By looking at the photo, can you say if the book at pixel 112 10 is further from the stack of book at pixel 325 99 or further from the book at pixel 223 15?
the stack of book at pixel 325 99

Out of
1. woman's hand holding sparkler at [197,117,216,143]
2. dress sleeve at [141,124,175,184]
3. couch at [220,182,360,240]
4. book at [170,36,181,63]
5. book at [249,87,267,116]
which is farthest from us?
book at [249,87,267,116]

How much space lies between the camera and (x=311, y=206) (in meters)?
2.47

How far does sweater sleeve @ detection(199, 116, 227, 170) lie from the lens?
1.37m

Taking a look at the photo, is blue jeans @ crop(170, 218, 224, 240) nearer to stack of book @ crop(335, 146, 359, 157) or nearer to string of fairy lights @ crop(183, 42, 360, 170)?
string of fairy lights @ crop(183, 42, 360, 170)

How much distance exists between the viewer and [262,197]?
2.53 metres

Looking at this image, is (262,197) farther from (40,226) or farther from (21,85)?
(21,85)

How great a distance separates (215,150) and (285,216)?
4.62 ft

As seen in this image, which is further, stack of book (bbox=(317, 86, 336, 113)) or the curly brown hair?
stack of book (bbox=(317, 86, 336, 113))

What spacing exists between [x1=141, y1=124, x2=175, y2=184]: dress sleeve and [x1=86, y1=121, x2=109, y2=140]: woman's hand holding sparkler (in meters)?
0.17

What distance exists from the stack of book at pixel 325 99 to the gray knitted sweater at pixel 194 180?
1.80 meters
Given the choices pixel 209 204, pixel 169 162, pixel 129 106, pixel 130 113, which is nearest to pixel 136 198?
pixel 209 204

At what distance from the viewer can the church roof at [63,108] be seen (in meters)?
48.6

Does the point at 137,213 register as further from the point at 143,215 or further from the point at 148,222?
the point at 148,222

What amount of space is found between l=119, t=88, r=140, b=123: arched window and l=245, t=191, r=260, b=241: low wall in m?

________________

(Instructions to follow) Rewrite all the items above as a numbered list, leaving out the blank lines.

(Result of the exercise)
1. By looking at the photo, can you say if the book at pixel 112 10 is further from the stack of book at pixel 325 99 or further from the book at pixel 223 15?
2. the stack of book at pixel 325 99
3. Out of
4. 1. woman's hand holding sparkler at [197,117,216,143]
5. 2. dress sleeve at [141,124,175,184]
6. 3. couch at [220,182,360,240]
7. 4. book at [170,36,181,63]
8. 5. book at [249,87,267,116]
9. which is farthest from us?
10. book at [249,87,267,116]
11. How much space lies between the camera and (x=311, y=206) (in meters)?
12. 2.47
13. How far does sweater sleeve @ detection(199, 116, 227, 170) lie from the lens?
14. 1.37m
15. Taking a look at the photo, is blue jeans @ crop(170, 218, 224, 240) nearer to stack of book @ crop(335, 146, 359, 157) or nearer to string of fairy lights @ crop(183, 42, 360, 170)?
16. string of fairy lights @ crop(183, 42, 360, 170)
17. How much distance exists between the viewer and [262,197]?
18. 2.53 metres
19. Looking at this image, is (262,197) farther from (40,226) or farther from (21,85)?
20. (21,85)
21. How great a distance separates (215,150) and (285,216)?
22. 4.62 ft
23. As seen in this image, which is further, stack of book (bbox=(317, 86, 336, 113)) or the curly brown hair?
24. stack of book (bbox=(317, 86, 336, 113))
25. What spacing exists between [x1=141, y1=124, x2=175, y2=184]: dress sleeve and [x1=86, y1=121, x2=109, y2=140]: woman's hand holding sparkler (in meters)?
26. 0.17
27. What distance exists from the stack of book at pixel 325 99 to the gray knitted sweater at pixel 194 180?
28. 1.80 meters
29. Given the choices pixel 209 204, pixel 169 162, pixel 129 106, pixel 130 113, which is nearest to pixel 136 198?
30. pixel 209 204
31. At what distance from the viewer can the church roof at [63,108] be seen (in meters)?
32. 48.6
33. Does the point at 137,213 register as further from the point at 143,215 or further from the point at 148,222?
34. the point at 148,222
35. What amount of space is found between l=119, t=88, r=140, b=123: arched window and l=245, t=191, r=260, b=241: low wall in m?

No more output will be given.